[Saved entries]
>>

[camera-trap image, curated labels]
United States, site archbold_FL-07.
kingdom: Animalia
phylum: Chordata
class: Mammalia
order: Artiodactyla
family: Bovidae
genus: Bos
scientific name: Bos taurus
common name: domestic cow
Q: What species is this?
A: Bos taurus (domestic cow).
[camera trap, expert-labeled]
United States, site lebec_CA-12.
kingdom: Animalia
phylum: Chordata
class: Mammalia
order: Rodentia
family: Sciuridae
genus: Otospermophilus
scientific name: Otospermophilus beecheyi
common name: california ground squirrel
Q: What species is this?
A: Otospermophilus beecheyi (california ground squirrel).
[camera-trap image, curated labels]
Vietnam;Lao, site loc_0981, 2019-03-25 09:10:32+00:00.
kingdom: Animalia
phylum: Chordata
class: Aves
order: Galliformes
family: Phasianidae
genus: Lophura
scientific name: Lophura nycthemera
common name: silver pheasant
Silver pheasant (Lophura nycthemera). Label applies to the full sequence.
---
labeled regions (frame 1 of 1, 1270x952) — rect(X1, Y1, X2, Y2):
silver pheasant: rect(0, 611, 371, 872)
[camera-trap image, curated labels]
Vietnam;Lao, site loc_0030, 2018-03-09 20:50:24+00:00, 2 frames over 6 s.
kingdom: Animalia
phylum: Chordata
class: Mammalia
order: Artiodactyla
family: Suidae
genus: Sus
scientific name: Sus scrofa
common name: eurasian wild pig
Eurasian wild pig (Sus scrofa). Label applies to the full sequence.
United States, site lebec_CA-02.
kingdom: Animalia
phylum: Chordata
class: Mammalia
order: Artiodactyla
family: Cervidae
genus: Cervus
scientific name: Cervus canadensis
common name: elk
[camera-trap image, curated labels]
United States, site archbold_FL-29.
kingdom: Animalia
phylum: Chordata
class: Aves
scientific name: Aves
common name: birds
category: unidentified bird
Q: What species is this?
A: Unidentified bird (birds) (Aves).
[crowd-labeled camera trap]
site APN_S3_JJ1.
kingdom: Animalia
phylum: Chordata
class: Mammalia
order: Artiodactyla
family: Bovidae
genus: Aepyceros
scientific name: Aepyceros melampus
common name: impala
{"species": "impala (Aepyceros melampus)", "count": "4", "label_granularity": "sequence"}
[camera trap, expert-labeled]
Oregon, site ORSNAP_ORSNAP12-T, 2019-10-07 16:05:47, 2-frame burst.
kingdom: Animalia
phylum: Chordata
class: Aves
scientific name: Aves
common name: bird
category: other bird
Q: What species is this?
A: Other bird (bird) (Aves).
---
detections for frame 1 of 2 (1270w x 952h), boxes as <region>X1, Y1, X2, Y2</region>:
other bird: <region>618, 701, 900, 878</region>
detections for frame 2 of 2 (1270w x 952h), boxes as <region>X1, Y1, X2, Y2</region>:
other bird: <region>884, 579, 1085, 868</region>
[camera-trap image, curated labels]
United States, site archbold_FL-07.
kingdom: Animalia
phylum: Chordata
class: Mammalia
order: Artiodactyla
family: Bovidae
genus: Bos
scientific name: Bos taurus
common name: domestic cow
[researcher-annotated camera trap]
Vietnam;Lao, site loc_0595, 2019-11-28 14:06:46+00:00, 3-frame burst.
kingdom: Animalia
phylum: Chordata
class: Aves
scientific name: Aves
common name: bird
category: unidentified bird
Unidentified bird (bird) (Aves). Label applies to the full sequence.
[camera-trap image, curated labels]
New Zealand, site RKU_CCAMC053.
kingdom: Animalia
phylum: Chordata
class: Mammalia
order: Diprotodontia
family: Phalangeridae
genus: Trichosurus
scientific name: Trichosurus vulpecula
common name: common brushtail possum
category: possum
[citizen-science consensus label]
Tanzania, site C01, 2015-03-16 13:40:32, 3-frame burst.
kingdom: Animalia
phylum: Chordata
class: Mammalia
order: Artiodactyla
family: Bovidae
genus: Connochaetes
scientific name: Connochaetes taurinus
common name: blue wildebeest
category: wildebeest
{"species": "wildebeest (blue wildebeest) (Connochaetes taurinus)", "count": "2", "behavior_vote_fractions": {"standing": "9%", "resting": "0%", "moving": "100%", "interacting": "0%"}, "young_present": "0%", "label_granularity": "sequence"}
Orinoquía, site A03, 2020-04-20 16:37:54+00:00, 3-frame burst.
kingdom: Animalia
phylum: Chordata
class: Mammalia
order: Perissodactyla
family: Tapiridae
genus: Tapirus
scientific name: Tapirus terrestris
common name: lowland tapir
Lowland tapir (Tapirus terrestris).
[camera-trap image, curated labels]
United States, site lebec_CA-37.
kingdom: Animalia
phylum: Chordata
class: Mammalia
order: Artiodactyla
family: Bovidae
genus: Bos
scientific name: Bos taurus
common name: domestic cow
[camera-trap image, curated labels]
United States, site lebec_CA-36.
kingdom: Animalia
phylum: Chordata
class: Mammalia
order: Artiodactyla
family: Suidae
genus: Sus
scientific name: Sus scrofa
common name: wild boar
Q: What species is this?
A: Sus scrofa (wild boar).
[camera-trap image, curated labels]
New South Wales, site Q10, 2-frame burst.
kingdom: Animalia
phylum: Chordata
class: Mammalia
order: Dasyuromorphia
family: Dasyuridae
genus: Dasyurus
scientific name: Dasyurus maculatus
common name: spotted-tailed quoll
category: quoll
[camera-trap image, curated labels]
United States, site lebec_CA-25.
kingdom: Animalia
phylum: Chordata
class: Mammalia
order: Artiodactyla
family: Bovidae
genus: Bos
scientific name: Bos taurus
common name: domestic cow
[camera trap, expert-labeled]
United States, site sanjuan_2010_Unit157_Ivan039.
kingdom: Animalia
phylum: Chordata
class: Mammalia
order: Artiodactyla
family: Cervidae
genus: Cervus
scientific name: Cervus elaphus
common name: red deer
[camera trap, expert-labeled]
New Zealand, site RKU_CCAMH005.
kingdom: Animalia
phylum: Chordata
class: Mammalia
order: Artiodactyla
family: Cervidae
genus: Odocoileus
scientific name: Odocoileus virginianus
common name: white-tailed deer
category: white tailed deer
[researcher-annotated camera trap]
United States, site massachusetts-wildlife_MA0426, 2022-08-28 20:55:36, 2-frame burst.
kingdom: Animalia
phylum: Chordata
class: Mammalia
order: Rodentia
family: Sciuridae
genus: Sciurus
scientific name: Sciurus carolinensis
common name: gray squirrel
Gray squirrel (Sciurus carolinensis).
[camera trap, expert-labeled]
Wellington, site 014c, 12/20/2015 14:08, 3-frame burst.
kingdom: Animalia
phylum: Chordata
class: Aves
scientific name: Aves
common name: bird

<<

* TASK TO COMPLETE
Repeat each entry word for word.

* COMPLETED EXERCISE
[camera-trap image, curated labels]
United States, site archbold_FL-07.
kingdom: Animalia
phylum: Chordata
class: Mammalia
order: Artiodactyla
family: Bovidae
genus: Bos
scientific name: Bos taurus
common name: domestic cow
Q: What species is this?
A: Bos taurus (domestic cow).
[camera trap, expert-labeled]
United States, site lebec_CA-12.
kingdom: Animalia
phylum: Chordata
class: Mammalia
order: Rodentia
family: Sciuridae
genus: Otospermophilus
scientific name: Otospermophilus beecheyi
common name: california ground squirrel
Q: What species is this?
A: Otospermophilus beecheyi (california ground squirrel).
[camera-trap image, curated labels]
Vietnam;Lao, site loc_0981, 2019-03-25 09:10:32+00:00.
kingdom: Animalia
phylum: Chordata
class: Aves
order: Galliformes
family: Phasianidae
genus: Lophura
scientific name: Lophura nycthemera
common name: silver pheasant
Silver pheasant (Lophura nycthemera). Label applies to the full sequence.
---
labeled regions (frame 1 of 1, 1270x952) — rect(X1, Y1, X2, Y2):
silver pheasant: rect(0, 611, 371, 872)
[camera-trap image, curated labels]
Vietnam;Lao, site loc_0030, 2018-03-09 20:50:24+00:00, 2 frames over 6 s.
kingdom: Animalia
phylum: Chordata
class: Mammalia
order: Artiodactyla
family: Suidae
genus: Sus
scientific name: Sus scrofa
common name: eurasian wild pig
Eurasian wild pig (Sus scrofa). Label applies to the full sequence.
United States, site lebec_CA-02.
kingdom: Animalia
phylum: Chordata
class: Mammalia
order: Artiodactyla
family: Cervidae
genus: Cervus
scientific name: Cervus canadensis
common name: elk
[camera-trap image, curated labels]
United States, site archbold_FL-29.
kingdom: Animalia
phylum: Chordata
class: Aves
scientific name: Aves
common name: birds
category: unidentified bird
Q: What species is this?
A: Unidentified bird (birds) (Aves).
[crowd-labeled camera trap]
site APN_S3_JJ1.
kingdom: Animalia
phylum: Chordata
class: Mammalia
order: Artiodactyla
family: Bovidae
genus: Aepyceros
scientific name: Aepyceros melampus
common name: impala
{"species": "impala (Aepyceros melampus)", "count": "4", "label_granularity": "sequence"}
[camera trap, expert-labeled]
Oregon, site ORSNAP_ORSNAP12-T, 2019-10-07 16:05:47, 2-frame burst.
kingdom: Animalia
phylum: Chordata
class: Aves
scientific name: Aves
common name: bird
category: other bird
Q: What species is this?
A: Other bird (bird) (Aves).
---
detections for frame 1 of 2 (1270w x 952h), boxes as <region>X1, Y1, X2, Y2</region>:
other bird: <region>618, 701, 900, 878</region>
detections for frame 2 of 2 (1270w x 952h), boxes as <region>X1, Y1, X2, Y2</region>:
other bird: <region>884, 579, 1085, 868</region>
[camera-trap image, curated labels]
United States, site archbold_FL-07.
kingdom: Animalia
phylum: Chordata
class: Mammalia
order: Artiodactyla
family: Bovidae
genus: Bos
scientific name: Bos taurus
common name: domestic cow
[researcher-annotated camera trap]
Vietnam;Lao, site loc_0595, 2019-11-28 14:06:46+00:00, 3-frame burst.
kingdom: Animalia
phylum: Chordata
class: Aves
scientific name: Aves
common name: bird
category: unidentified bird
Unidentified bird (bird) (Aves). Label applies to the full sequence.
[camera-trap image, curated labels]
New Zealand, site RKU_CCAMC053.
kingdom: Animalia
phylum: Chordata
class: Mammalia
order: Diprotodontia
family: Phalangeridae
genus: Trichosurus
scientific name: Trichosurus vulpecula
common name: common brushtail possum
category: possum
[citizen-science consensus label]
Tanzania, site C01, 2015-03-16 13:40:32, 3-frame burst.
kingdom: Animalia
phylum: Chordata
class: Mammalia
order: Artiodactyla
family: Bovidae
genus: Connochaetes
scientific name: Connochaetes taurinus
common name: blue wildebeest
category: wildebeest
{"species": "wildebeest (blue wildebeest) (Connochaetes taurinus)", "count": "2", "behavior_vote_fractions": {"standing": "9%", "resting": "0%", "moving": "100%", "interacting": "0%"}, "young_present": "0%", "label_granularity": "sequence"}
Orinoquía, site A03, 2020-04-20 16:37:54+00:00, 3-frame burst.
kingdom: Animalia
phylum: Chordata
class: Mammalia
order: Perissodactyla
family: Tapiridae
genus: Tapirus
scientific name: Tapirus terrestris
common name: lowland tapir
Lowland tapir (Tapirus terrestris).
[camera-trap image, curated labels]
United States, site lebec_CA-37.
kingdom: Animalia
phylum: Chordata
class: Mammalia
order: Artiodactyla
family: Bovidae
genus: Bos
scientific name: Bos taurus
common name: domestic cow
[camera-trap image, curated labels]
United States, site lebec_CA-36.
kingdom: Animalia
phylum: Chordata
class: Mammalia
order: Artiodactyla
family: Suidae
genus: Sus
scientific name: Sus scrofa
common name: wild boar
Q: What species is this?
A: Sus scrofa (wild boar).
[camera-trap image, curated labels]
New South Wales, site Q10, 2-frame burst.
kingdom: Animalia
phylum: Chordata
class: Mammalia
order: Dasyuromorphia
family: Dasyuridae
genus: Dasyurus
scientific name: Dasyurus maculatus
common name: spotted-tailed quoll
category: quoll
[camera-trap image, curated labels]
United States, site lebec_CA-25.
kingdom: Animalia
phylum: Chordata
class: Mammalia
order: Artiodactyla
family: Bovidae
genus: Bos
scientific name: Bos taurus
common name: domestic cow
[camera trap, expert-labeled]
United States, site sanjuan_2010_Unit157_Ivan039.
kingdom: Animalia
phylum: Chordata
class: Mammalia
order: Artiodactyla
family: Cervidae
genus: Cervus
scientific name: Cervus elaphus
common name: red deer
[camera trap, expert-labeled]
New Zealand, site RKU_CCAMH005.
kingdom: Animalia
phylum: Chordata
class: Mammalia
order: Artiodactyla
family: Cervidae
genus: Odocoileus
scientific name: Odocoileus virginianus
common name: white-tailed deer
category: white tailed deer
[researcher-annotated camera trap]
United States, site massachusetts-wildlife_MA0426, 2022-08-28 20:55:36, 2-frame burst.
kingdom: Animalia
phylum: Chordata
class: Mammalia
order: Rodentia
family: Sciuridae
genus: Sciurus
scientific name: Sciurus carolinensis
common name: gray squirrel
Gray squirrel (Sciurus carolinensis).
[camera trap, expert-labeled]
Wellington, site 014c, 12/20/2015 14:08, 3-frame burst.
kingdom: Animalia
phylum: Chordata
class: Aves
scientific name: Aves
common name: bird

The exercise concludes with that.